La fiscalité de la cession est différente pour la vente d’une entreprise individuelle ou d’une société. De même, la nature de la transmission est également prise en compte (à titre onéreux ou à titre gratuit). Avant de céder une entreprise, il est judicieux de préparer les meilleurs arbitrages. Il est à noter que des dispositifs d’exonération ont été établis afin de réduire le coût de la transmission.

Impôt de solidarité sur la fortune

A la suite de la cession, l’entreprise n’est plus jugée en tant qu’outil de travail. De ce fait, le patrimoine dégagé est soumis à l’impôt de solidarité sur la fortune. Le cédant doit alors envisager avec ses conseillers les actions à entreprendre. Ils peuvent éventuellement réfléchir à un réinvestissement dans une autre activité professionnelle ou opter pour une transmission totale ou partielle du patrimoine, en pleine propriété ou en usufruit. Ils peuvent également envisager d’exploiter les avantages fiscaux pour réduire le montant de l’impôt.

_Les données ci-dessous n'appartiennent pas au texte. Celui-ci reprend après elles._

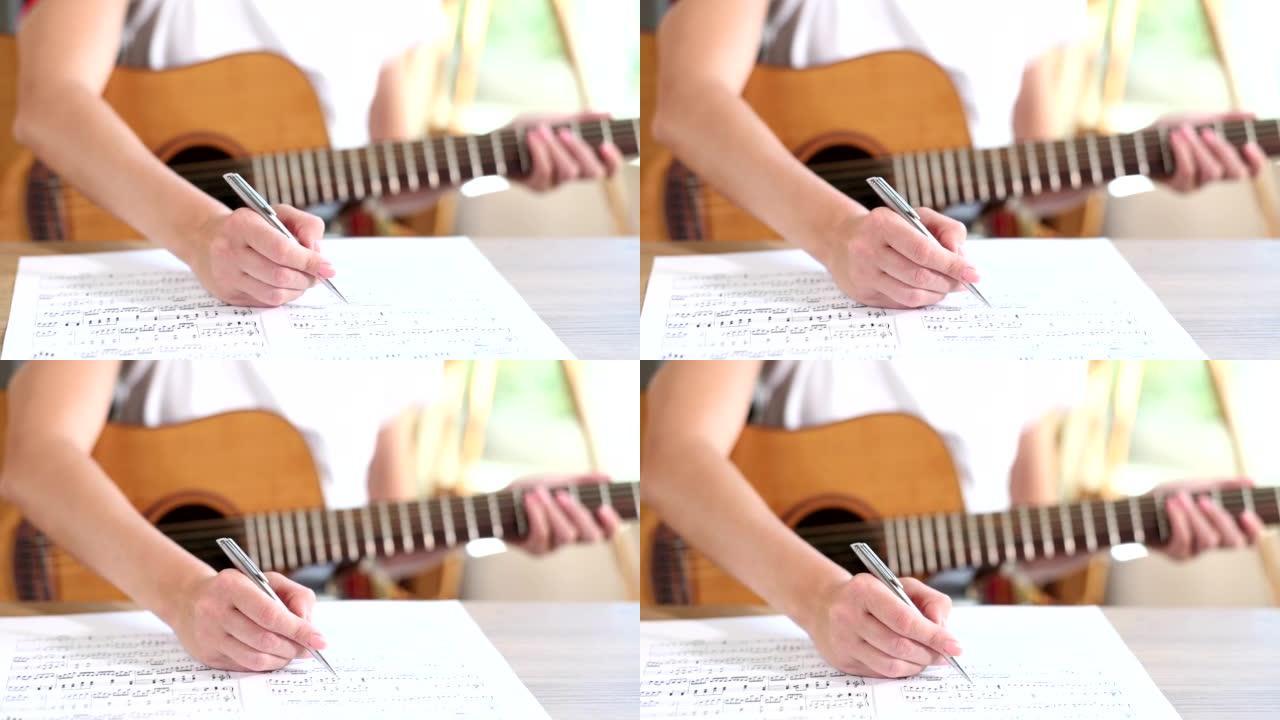 特写词曲作者享受快乐的爱好，并用原声吉他在纸上写下音符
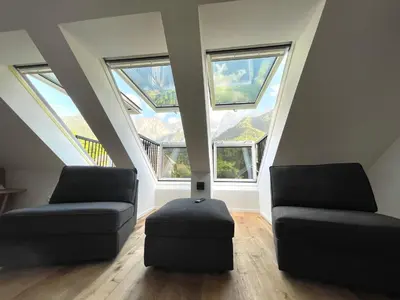a living room with two couches and three windows at Walter Apartments in Gozd Martuljek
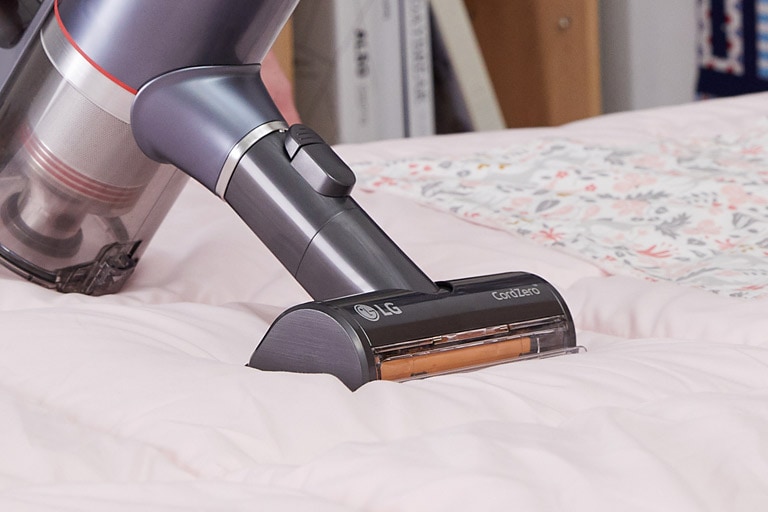 Three images in line: the first shows the vacuum vacuuming dirt from a hard surface, second shows vacuuming chips from a carpet, and the third shows the Power Punch on bedding.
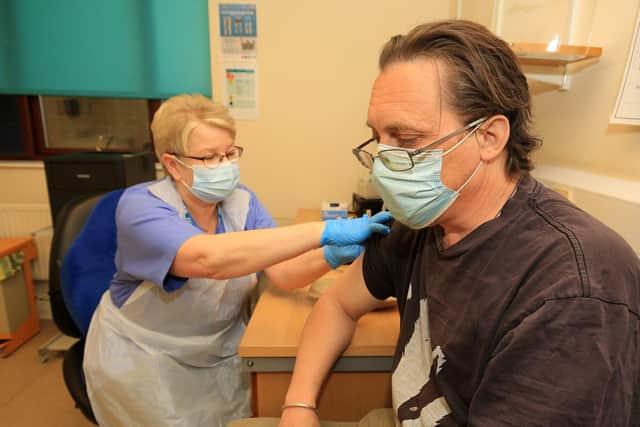 Belgrave Medical Centre reaches vaccine milestone. Pictured is Angus Hunter recieving his vaccine from Janice Wake. Picture: Chris Etchells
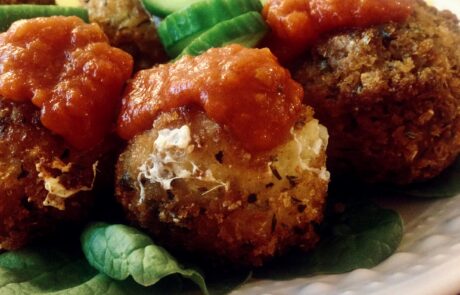 Arancine topped with marinara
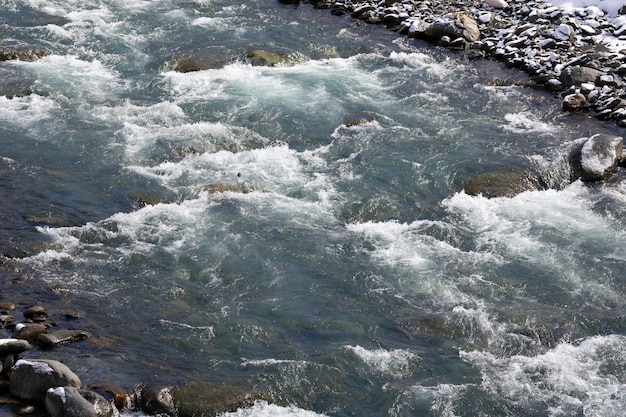 Corredeiras de rios de montanha com água rápida e grandes pedregulhos rochosos fluxo rápido de um rio de montanha na primavera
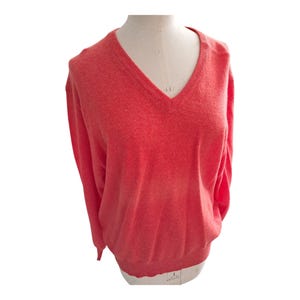 May include: A coral V-neck sweater. The long-sleeved sweater is displayed on a mannequin. The sweater has a ribbed hem and cuffs. The neckline is a deep V-shape.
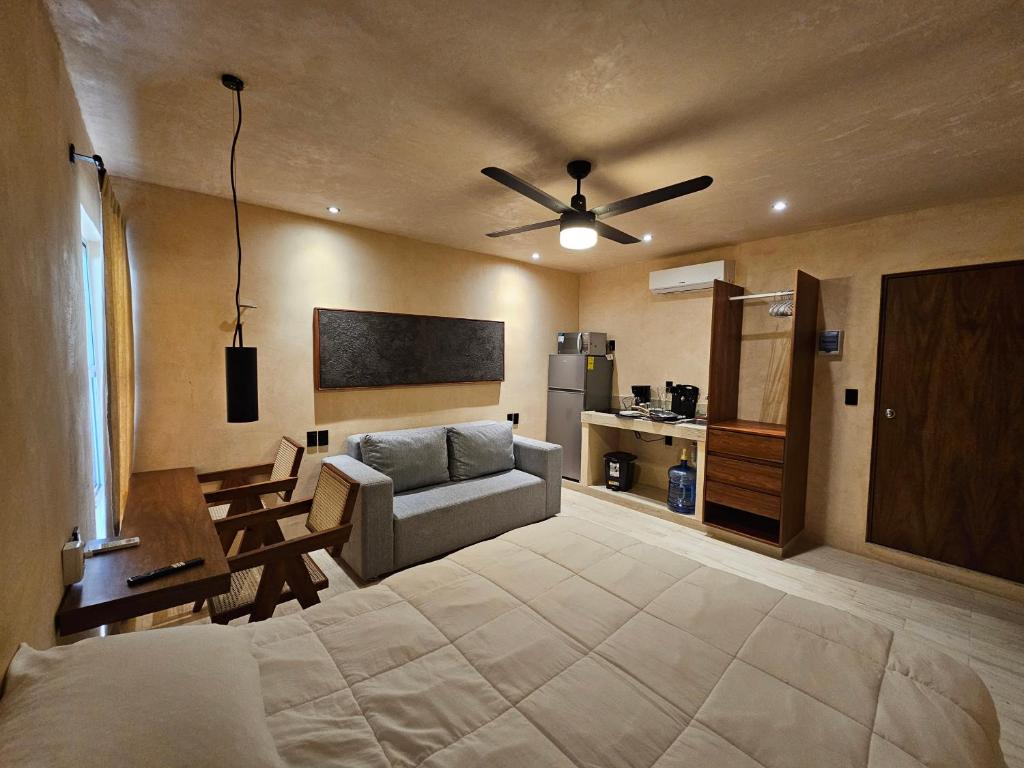a living room with a couch and a table at MID-498 Centro in Mérida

Fiscalité des plus-values professionnelles

Lors de la cession d’une entreprise, le cédant peut réaliser une plus-value (différence positive entre la valeur comptable et le prix de cession). Cependant, de nombreux dispositifs d’exonération d’impôt sur les plus-values ont été mis en place pour les entreprises répondant à certaines conditions.

Au cas où le cédant ne bénéficie pas de ces exonérations, le taux d’imposition des plus-values à long terme (dans un délai de plus de deux ans) est de 28,30 % pour les entreprises soumises à l'impôt sur le revenu, de 31,30 % si les plus-values découlent d’une cession de la valeurs mobilière et de droits sociaux et de 15 % (taux réduit d'IS) pour les entreprises soumises à l'impôt sur les sociétés.